The Financial Action Task Force (FATF) is an inter-governmental entity that promotes international anti-money laundering (AML) efforts and counter-terrorism financing (CFT) standards. Iran engaged the FATF in 2008 for the first time and indicated that it would implement the standards.
Since then, it has made no significant progress.
During the last phase of sanctions against Iran, when the banking sector was disconnected from the global financial system, the country was put on the FATF blacklist.
Following implementation of the Joint Comprehensive Plan of Action (JCPOA), however, Iran presented an action plan to FATF in June 2016 to ensure the passage and implementation within 18 months of four pieces of legislation addressing transparency and compliance with international banking standards.
Appreciating the political obstacles facing Iran, in its 2018 meetings the FATF extended the deadline twice.
The new deadline is mid-February. It is evident that failure to implement what Iranian officials included in their own action plan more than two years ago would erode the confidence of countries and banks that wish to continue dealing with Iran despite the re-imposition of US sanctions.

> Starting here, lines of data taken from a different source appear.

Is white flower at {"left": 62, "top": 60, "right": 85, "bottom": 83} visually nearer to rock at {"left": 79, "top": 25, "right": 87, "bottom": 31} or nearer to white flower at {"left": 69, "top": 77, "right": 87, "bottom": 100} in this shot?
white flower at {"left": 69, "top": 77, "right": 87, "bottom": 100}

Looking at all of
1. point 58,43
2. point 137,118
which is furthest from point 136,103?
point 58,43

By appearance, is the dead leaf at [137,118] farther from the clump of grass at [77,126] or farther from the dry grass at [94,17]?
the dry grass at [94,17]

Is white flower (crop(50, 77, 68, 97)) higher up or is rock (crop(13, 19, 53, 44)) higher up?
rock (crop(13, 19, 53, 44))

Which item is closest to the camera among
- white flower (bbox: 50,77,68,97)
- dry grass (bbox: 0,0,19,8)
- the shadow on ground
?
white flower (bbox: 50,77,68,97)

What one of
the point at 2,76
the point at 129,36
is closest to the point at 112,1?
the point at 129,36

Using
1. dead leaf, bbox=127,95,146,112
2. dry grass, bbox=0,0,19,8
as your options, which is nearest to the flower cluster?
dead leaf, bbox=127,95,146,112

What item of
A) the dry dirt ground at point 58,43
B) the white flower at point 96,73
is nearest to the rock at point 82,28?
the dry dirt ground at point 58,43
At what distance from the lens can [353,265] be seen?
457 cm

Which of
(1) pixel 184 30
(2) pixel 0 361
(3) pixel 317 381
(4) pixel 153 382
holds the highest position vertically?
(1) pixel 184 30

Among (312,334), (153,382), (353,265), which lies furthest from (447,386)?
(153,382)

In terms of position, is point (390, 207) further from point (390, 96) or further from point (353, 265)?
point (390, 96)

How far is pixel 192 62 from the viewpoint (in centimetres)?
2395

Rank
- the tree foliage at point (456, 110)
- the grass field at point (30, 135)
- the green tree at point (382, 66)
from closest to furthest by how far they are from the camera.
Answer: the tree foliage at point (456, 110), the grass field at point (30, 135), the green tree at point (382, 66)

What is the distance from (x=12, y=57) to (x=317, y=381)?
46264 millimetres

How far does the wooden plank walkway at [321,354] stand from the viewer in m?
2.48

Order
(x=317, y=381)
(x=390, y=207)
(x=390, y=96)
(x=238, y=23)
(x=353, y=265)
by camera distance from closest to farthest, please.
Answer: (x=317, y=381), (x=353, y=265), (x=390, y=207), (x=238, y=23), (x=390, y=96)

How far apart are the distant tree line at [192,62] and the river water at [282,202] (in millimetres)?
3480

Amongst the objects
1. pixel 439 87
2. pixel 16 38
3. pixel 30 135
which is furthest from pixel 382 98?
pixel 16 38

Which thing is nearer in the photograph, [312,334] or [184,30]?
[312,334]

It would also hobble the potential operation of a European Special Purpose Vehicle (SPV) to process transactions related to Iranian trade.
Pushing for passage
Over the past 12 months, the Iranian government has been engaged in tense domestic bargaining to get the laws enacted.
In June 2018, Supreme Leader Ayatollah Ali Khamenei intervened, instructed the Majles (Iranian Parliament) to produce its own version of the legislation and to refrain from copying every aspect of the drafts proposed by FATF.
This is what parliamentarians did. Majles Deputy Speaker Ali Pezeshkian also stated explicitly that the country needed an anti-money laundering law, no matter what the requirements of international conventions.
Consequently, parliamentarians drafted and passed the needed pieces of legislation. These have since faced challenges in the Guardian Council (GC), which has objected to an array of technical and political issues, especially with respect to Iran ceding control to foreign entities.
Who wants to stop it?
Essentially, the issue has become a political football. Hardliners argue that FATF-related laws and regulations are Western instruments to weaken Iranian sovereignty in financial transactions, especially in stopping transactions concerning groups such as Lebanon’s Hizbullah.
Nonetheless, the primary interest of the hardline groups is political; they wish to undermine the President Hassan Rohani’s administration and block the possibility of an operational European SPV.
Others — especially business networks that have been engaged in actual money laundering — wish to continue their own illegal operations.
In the meantime, the bills have all been referred to the Expediency Council (EC), which is in charge of mediating between the Majles and the GC.